#### [Exercise instructions]
A. Reproduce the rotogravure passage from "Ink of sufficient" to "system with ink.".
B. Carry on the passage about rotogravure presses past its final sentence.

#### [Document excerpt]
(begin)

Rotogravure rotaries are thus composed of two principal elements: the cylinder bearing the printing form and the impression cylinder; the paper moves between these two cylinders either in sheets or from a roll.
The nature of the ink used in rotogravure and the operation of the wiping mechanism make the use of plates technically more delicate because of the indentation that would be necessary in the places where they were affixed to the cylinder. Plates are used only on certain sheet-fed machines, because they are easier to prepare and stock. Generally speaking, the image is etched directly onto the printing cylinder, which must therefore be easily handled.
Ink of sufficient fluidity is used to allow direct inking of the engraved cylinder without the use of a roller to spread and distribute it. While the paper tangential to its upper surface is being printed, the lower part of the cylinder is bathing in the pool of ink. In fast-working machines the ink can be poured on through a spout or sprayed onto the surface of the cylinder, to avoid flying ink. On the plate machines, inking must be done by roller to avoid filling the hollows of the clamping system with ink.
Between inking and printing, the wiping mechanism comes into action. It consists of a thin blade of soft steel, the scraper, or doctor blade, which moves slowly to and fro lengthwise. By rubbing against the cylinder with a precisely regulated degree of pressure, it causes the excess ink to drop off before the cylinder moves over the paper.

(end)

#### [Collected material]

(begin)

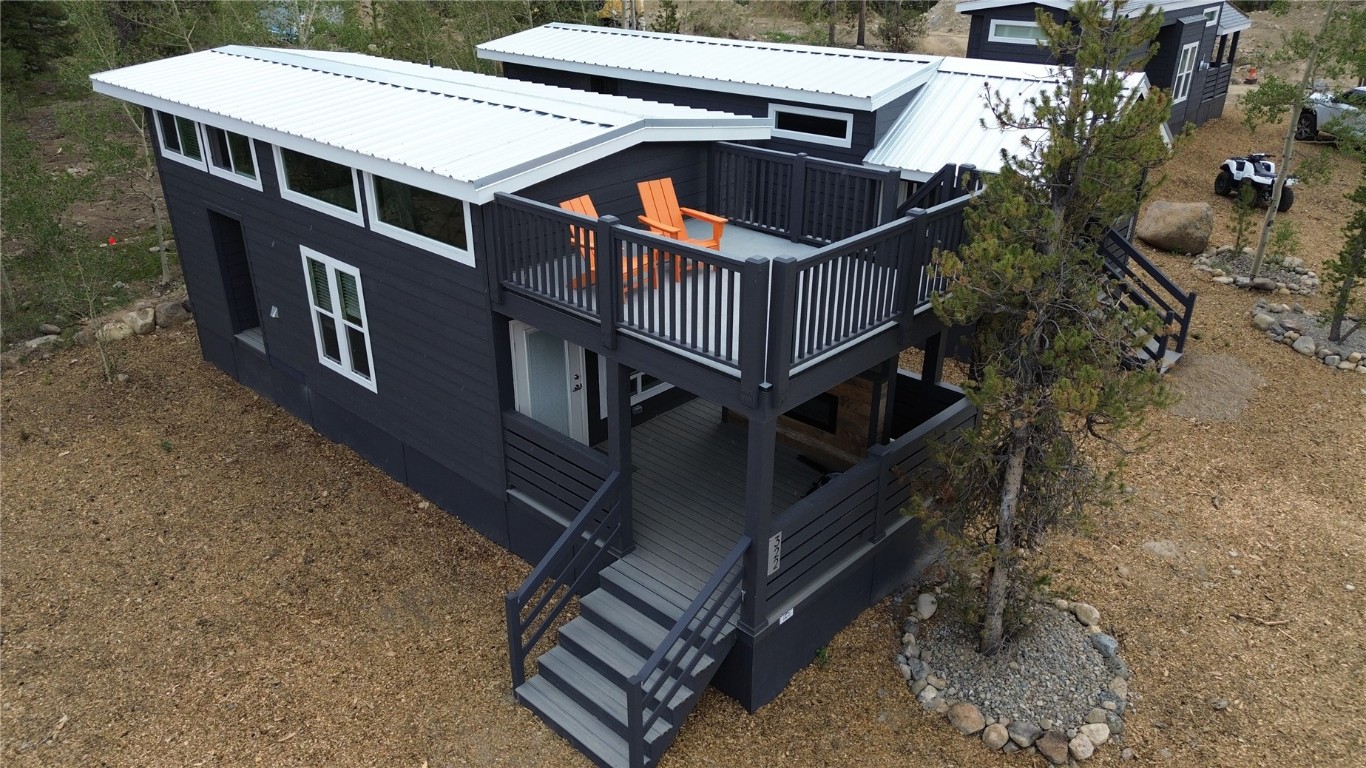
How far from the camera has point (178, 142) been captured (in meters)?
12.4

(end)

#### [Task responses]
A.
Ink of sufficient fluidity is used to allow direct inking of the engraved cylinder without the use of a roller to spread and distribute it. While the paper tangential to its upper surface is being printed, the lower part of the cylinder is bathing in the pool of ink. In fast-working machines the ink can be poured on through a spout or sprayed onto the surface of the cylinder, to avoid flying ink. On the plate machines, inking must be done by roller to avoid filling the hollows of the clamping system with ink.

B.
In sheet-fed machines the impression cylinder is like that of a letterpress press, with a diameter large enough to carry the sheet wrapped around its surface, gripped and released by a system of articulated clamps. Production speed can attain 6,000 sheets per hour.
Roll-fed rotaries generally consist of several printing units in line (up to as many as 18), each composed of a printing cylinder, an inking system, and a hard-rubber impression cylinder of small diameter. Each unit can turn in either direction to allow the paper to move through in any combination.
When printing both sides, the same roll of paper must pass through two successive printing units. In color printing the same roll must move through as many printing units as there are colors used on each side of the paper. Several rolls coming from different printing units can be added together by accumulation.
Rotogravure rotaries normally include the same folding and cutting systems as letterpress rotaries, along with the electronic devices necessary for controlling the operation. Because of the fluidity of the ink, all rotogravure machines, whether sheet-fed or roll-fed, require a drying process. The paper passes over a heated drum or over sources of infrared rays or through a compartment ventilated with hot or cold air.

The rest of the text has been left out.